- Extrait du texte -
┌──

Les causes de l’émigration et son organisation

la crise agricole

L’émigration qu’elle soit individuelle ou collective, temporaire ou définitive, spontanée ou organisée, est considérée par la majeure partie des personnes interviewées comme une réponse à la crise agricole.
La crue et les excellentes pluies ont permis d’avoir de bonnes récoltes durant des décennies dans la CR. Cependant vers le début des années 70, la rareté des pluies et la faiblesse des crues ont affecté profondément la CR. Ainsi les champs de décrue et les champs du diéri sont presque abandonnés, ils n’assurent plus le minimum vital. Cependant il faut comprendre: « qu’ avant que s’installe cette sécheresse, l’agriculture était déjà en perte de vitesse : après la suppression du système de la traite divers organismes d’Etat intervenant dans le domaine agricole (O.C.A Office de Commercialisation Agricole, puis l’ONCAD :Office Nationale de Coopération et d’Assistance au Développement ) eurent raison du paysan en fixant défavorablement le prix , en imposant les semences, leurs engrais, en se faisant grassement rembourser leurs prestations. »
Dans ce contexte de crise l’élevage et la pèche ont été touchés et l’émigration constitue une bouée de sauvetage. En effet sortir de la CR pour tenter sa chance ailleurs reste la seule alternative face à la menace de la famine et devant l’impossibilité de trouver un bon travail au niveau local.
Avec l’avènement de l’aménagement hydro agricole dans la vallée par la mise en place des barrages de Diama et de Manantali on assiste à une mutation agricole dans la région.
Les aménagements imposaient une économie rurale apparemment organisée autour de la production vivrière de mil, et transformaient complètement le mode de production immédiate et les anciens rapports sociaux de production.

└──

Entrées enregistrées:
┌──

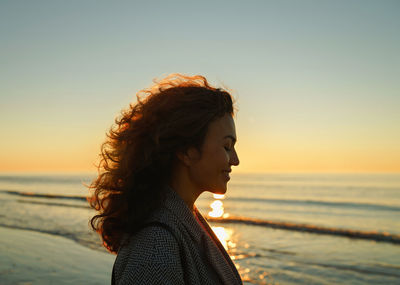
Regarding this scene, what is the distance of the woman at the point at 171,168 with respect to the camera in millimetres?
1524

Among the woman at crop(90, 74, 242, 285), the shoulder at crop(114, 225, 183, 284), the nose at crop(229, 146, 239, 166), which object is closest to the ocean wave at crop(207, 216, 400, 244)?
the nose at crop(229, 146, 239, 166)

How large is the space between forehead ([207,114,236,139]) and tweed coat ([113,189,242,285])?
34 cm

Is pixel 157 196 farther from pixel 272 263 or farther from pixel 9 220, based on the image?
pixel 9 220

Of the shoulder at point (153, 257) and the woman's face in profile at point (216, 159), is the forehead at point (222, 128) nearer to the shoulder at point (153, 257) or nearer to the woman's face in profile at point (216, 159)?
the woman's face in profile at point (216, 159)

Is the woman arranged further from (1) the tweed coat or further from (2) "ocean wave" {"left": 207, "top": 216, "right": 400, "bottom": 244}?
(2) "ocean wave" {"left": 207, "top": 216, "right": 400, "bottom": 244}

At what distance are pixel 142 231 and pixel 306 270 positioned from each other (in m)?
9.25

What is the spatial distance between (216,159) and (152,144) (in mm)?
316

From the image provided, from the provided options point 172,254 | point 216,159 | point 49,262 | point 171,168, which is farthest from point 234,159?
point 49,262

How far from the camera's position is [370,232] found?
17391 mm

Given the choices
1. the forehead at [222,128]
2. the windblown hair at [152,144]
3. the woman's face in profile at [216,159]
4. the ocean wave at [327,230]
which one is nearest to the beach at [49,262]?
the windblown hair at [152,144]

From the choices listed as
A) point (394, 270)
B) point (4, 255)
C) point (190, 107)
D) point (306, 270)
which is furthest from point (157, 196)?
point (394, 270)

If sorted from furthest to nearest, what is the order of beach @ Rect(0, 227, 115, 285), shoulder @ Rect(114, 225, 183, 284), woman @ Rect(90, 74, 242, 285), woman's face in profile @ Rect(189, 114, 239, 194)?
beach @ Rect(0, 227, 115, 285) → woman's face in profile @ Rect(189, 114, 239, 194) → woman @ Rect(90, 74, 242, 285) → shoulder @ Rect(114, 225, 183, 284)

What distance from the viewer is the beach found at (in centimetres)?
760

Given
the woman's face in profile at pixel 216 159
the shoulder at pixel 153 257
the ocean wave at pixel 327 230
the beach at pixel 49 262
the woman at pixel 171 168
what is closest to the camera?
the shoulder at pixel 153 257
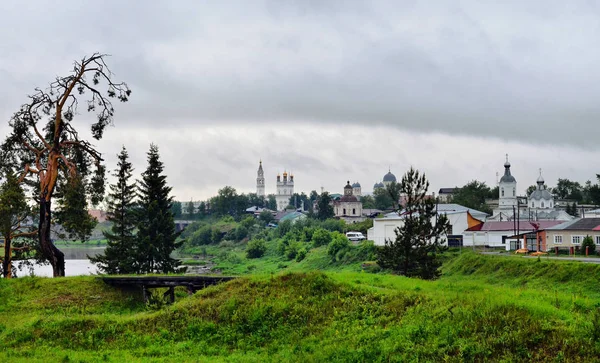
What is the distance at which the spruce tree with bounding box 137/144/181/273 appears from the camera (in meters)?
44.1

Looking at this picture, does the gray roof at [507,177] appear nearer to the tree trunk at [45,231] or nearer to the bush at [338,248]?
the bush at [338,248]

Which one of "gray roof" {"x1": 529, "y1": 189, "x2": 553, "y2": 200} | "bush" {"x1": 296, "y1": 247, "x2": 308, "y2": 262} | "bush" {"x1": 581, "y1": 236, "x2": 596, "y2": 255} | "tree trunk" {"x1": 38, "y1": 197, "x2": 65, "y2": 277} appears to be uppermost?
"gray roof" {"x1": 529, "y1": 189, "x2": 553, "y2": 200}

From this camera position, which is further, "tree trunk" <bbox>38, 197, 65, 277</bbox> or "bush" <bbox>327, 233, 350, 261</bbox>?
"bush" <bbox>327, 233, 350, 261</bbox>

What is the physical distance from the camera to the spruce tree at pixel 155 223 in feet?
145

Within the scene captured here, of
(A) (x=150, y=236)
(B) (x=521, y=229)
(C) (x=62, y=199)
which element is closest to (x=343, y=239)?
(B) (x=521, y=229)

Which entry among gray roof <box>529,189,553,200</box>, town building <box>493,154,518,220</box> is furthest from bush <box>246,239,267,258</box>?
gray roof <box>529,189,553,200</box>

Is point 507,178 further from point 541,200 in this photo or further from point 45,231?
point 45,231

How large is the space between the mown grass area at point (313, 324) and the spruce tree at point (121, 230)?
18319mm

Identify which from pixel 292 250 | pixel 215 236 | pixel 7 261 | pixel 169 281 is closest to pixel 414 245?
pixel 169 281

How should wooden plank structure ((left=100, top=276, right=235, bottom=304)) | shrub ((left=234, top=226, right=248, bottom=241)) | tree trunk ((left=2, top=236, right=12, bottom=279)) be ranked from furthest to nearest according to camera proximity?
shrub ((left=234, top=226, right=248, bottom=241))
tree trunk ((left=2, top=236, right=12, bottom=279))
wooden plank structure ((left=100, top=276, right=235, bottom=304))

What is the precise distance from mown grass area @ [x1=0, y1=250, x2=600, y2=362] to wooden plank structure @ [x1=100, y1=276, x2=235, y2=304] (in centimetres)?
117

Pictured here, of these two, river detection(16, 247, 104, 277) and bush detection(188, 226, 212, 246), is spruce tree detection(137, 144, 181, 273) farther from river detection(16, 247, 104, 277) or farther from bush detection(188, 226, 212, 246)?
bush detection(188, 226, 212, 246)

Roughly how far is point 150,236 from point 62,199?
13.1m

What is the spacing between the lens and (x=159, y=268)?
146 feet
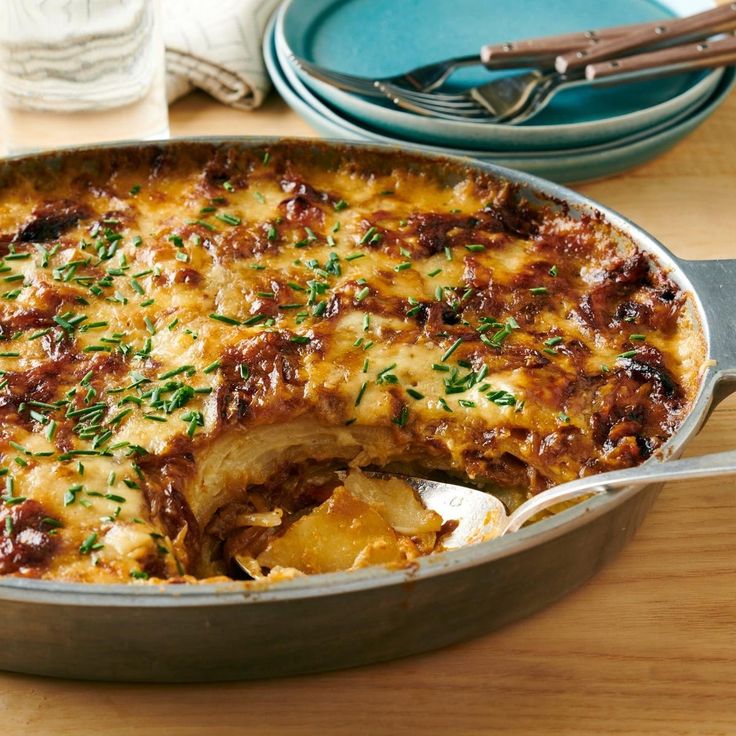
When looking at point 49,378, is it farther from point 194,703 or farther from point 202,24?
point 202,24

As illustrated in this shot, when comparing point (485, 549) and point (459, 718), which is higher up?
point (485, 549)

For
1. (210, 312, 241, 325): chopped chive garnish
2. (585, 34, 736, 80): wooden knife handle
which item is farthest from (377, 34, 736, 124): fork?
(210, 312, 241, 325): chopped chive garnish

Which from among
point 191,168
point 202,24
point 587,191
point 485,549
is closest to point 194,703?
point 485,549

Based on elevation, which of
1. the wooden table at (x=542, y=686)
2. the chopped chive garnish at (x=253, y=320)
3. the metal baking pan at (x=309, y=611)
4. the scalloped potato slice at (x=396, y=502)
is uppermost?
the chopped chive garnish at (x=253, y=320)

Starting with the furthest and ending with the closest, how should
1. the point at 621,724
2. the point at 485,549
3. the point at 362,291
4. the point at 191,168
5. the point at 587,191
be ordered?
the point at 587,191 → the point at 191,168 → the point at 362,291 → the point at 621,724 → the point at 485,549

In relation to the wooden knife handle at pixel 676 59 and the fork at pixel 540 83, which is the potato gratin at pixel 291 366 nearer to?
the fork at pixel 540 83

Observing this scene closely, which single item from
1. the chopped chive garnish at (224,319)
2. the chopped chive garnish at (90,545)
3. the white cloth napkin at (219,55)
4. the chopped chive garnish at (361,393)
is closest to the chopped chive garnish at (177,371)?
the chopped chive garnish at (224,319)

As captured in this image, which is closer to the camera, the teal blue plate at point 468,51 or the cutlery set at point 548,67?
the teal blue plate at point 468,51

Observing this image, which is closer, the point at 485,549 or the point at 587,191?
the point at 485,549
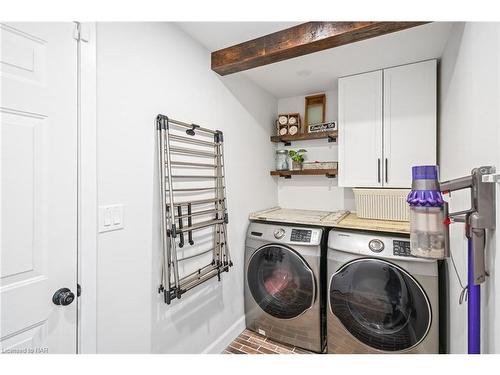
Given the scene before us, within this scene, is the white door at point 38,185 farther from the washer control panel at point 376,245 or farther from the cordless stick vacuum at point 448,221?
the washer control panel at point 376,245

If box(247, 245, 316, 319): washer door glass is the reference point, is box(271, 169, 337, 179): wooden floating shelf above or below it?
above

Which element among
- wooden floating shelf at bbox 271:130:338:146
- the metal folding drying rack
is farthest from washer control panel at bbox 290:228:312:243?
wooden floating shelf at bbox 271:130:338:146

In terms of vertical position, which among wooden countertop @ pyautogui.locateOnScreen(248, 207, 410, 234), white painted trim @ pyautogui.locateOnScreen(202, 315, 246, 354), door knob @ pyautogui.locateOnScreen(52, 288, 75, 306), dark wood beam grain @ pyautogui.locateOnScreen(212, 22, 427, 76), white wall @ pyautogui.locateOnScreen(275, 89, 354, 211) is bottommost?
white painted trim @ pyautogui.locateOnScreen(202, 315, 246, 354)

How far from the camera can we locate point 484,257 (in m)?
0.77

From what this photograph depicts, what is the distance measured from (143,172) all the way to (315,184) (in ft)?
6.40

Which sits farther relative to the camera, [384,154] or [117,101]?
[384,154]

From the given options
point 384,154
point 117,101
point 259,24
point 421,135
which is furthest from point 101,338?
point 421,135

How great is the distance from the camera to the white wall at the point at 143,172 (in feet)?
3.79

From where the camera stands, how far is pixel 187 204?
1521 millimetres

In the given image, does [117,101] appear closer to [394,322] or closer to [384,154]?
[384,154]

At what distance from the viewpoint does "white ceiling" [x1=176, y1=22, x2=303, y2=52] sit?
4.94 ft

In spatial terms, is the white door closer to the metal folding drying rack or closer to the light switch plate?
the light switch plate

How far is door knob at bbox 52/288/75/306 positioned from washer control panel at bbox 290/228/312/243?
1.46m
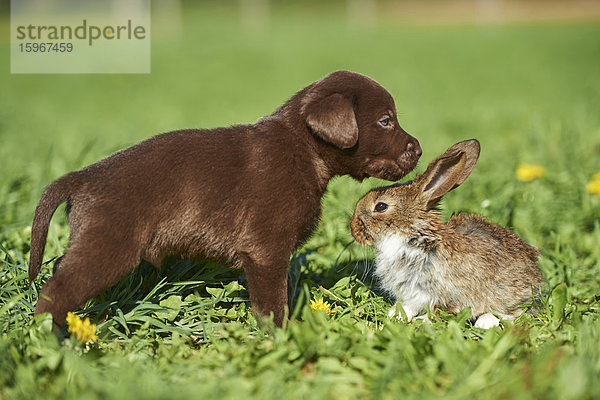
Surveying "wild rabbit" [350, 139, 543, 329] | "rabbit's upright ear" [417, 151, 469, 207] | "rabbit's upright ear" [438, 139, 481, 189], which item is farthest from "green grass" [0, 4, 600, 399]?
"rabbit's upright ear" [438, 139, 481, 189]

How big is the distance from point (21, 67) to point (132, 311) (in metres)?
19.7

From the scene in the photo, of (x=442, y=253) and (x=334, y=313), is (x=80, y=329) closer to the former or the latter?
(x=334, y=313)

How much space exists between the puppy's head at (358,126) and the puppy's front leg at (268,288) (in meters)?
0.72

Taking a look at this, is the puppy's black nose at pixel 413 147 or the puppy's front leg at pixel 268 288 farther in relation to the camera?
the puppy's black nose at pixel 413 147

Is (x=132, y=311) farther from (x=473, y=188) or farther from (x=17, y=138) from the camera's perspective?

└──

- Objectif visé -
Recopiez, dans le texte sur les causes de l’émigration, le passage qui s’ouvre sur les mots contenant « Avec l’avènement de » et se clôt sur « sociaux de production. ».

- Résultat obtenu -
Avec l’avènement de l’aménagement hydro agricole dans la vallée par la mise en place des barrages de Diama et de Manantali on assiste à une mutation agricole dans la région.
Les aménagements imposaient une économie rurale apparemment organisée autour de la production vivrière de mil, et transformaient complètement le mode de production immédiate et les anciens rapports sociaux de production.